BEGIN GIVEN RECORDS
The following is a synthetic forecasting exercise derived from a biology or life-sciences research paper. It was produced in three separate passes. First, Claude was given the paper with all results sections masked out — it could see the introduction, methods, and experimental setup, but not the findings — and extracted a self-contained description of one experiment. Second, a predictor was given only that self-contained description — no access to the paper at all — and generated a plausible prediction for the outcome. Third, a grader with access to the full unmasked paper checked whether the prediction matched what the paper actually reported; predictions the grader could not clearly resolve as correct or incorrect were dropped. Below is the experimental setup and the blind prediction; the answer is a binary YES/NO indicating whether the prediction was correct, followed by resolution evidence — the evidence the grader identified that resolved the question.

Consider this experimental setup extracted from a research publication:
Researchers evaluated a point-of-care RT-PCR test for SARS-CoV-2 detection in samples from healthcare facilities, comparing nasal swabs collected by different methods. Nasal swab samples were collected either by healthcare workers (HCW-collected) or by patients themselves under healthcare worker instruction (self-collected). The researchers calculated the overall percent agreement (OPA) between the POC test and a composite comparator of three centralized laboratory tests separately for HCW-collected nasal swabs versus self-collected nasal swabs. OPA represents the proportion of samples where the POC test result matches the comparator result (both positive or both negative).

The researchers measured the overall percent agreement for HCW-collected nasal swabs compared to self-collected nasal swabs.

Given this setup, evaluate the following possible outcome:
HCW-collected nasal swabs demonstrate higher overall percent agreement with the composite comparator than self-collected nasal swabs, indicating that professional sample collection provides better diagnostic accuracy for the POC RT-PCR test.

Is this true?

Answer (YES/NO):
END GIVEN RECORDS
BEGIN GIVEN RECORDS
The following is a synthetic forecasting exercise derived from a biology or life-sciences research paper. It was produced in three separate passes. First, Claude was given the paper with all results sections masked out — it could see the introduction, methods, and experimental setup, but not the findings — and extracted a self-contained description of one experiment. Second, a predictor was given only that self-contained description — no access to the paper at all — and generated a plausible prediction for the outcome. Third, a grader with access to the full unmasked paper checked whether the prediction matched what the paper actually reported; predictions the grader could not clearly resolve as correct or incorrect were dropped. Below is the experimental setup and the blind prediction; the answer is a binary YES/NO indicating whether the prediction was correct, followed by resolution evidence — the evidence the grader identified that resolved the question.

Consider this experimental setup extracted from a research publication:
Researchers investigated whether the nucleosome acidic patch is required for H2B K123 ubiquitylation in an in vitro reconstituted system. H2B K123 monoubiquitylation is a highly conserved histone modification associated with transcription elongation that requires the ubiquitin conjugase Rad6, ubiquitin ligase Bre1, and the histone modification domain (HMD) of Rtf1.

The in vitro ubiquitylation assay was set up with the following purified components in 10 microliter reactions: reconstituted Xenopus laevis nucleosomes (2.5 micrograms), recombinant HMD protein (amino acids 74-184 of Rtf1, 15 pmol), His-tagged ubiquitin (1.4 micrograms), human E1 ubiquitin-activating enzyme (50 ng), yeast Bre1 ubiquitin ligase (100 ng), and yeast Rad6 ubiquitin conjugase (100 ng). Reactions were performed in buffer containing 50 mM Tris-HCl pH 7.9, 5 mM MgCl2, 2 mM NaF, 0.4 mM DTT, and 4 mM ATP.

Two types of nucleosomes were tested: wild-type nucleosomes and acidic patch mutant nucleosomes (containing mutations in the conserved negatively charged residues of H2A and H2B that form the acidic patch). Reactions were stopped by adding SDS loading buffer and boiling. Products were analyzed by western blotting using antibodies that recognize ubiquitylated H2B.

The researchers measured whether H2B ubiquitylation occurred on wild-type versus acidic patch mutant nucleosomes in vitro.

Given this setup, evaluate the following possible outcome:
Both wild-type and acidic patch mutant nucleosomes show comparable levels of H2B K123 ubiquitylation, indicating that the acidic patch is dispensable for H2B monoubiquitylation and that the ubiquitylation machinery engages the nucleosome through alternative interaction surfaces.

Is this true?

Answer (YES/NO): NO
END GIVEN RECORDS
BEGIN GIVEN RECORDS
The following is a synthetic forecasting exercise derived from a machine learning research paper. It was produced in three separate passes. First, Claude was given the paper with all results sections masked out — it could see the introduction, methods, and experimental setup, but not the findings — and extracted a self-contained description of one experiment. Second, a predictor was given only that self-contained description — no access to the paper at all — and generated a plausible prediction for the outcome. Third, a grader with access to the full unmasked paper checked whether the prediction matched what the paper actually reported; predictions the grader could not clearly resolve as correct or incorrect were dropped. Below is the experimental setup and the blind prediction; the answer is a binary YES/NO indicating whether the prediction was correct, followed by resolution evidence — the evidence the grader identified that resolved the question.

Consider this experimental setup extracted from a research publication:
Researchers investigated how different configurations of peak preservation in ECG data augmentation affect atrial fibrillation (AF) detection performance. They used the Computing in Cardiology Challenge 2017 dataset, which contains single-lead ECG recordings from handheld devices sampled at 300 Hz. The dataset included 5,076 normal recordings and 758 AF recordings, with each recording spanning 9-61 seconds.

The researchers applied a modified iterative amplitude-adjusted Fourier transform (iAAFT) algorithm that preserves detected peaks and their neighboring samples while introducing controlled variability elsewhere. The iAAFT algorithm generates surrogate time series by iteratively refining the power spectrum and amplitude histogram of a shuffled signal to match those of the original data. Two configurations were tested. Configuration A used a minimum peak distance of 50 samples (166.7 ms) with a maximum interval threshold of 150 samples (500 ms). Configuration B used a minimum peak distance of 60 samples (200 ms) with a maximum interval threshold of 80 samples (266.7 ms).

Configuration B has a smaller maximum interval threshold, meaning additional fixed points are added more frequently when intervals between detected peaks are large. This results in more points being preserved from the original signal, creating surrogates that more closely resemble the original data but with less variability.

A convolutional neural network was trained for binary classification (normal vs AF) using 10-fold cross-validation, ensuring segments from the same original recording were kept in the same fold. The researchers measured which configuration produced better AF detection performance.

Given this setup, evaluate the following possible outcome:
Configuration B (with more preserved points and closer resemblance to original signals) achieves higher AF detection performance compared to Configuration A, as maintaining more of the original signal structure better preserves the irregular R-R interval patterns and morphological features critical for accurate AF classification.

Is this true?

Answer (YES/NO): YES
END GIVEN RECORDS
» **THE PROBLEM**
What is needed is a verbatim copy of every line in the records above from the one containing "A convolutional neural" down to the one containing "Answer (YES/NO): YES", both included, and nothing more.

» **TASK RESPONSE**
A convolutional neural network was trained for binary classification (normal vs AF) using 10-fold cross-validation, ensuring segments from the same original recording were kept in the same fold. The researchers measured which configuration produced better AF detection performance.

Given this setup, evaluate the following possible outcome:
Configuration B (with more preserved points and closer resemblance to original signals) achieves higher AF detection performance compared to Configuration A, as maintaining more of the original signal structure better preserves the irregular R-R interval patterns and morphological features critical for accurate AF classification.

Is this true?

Answer (YES/NO): YES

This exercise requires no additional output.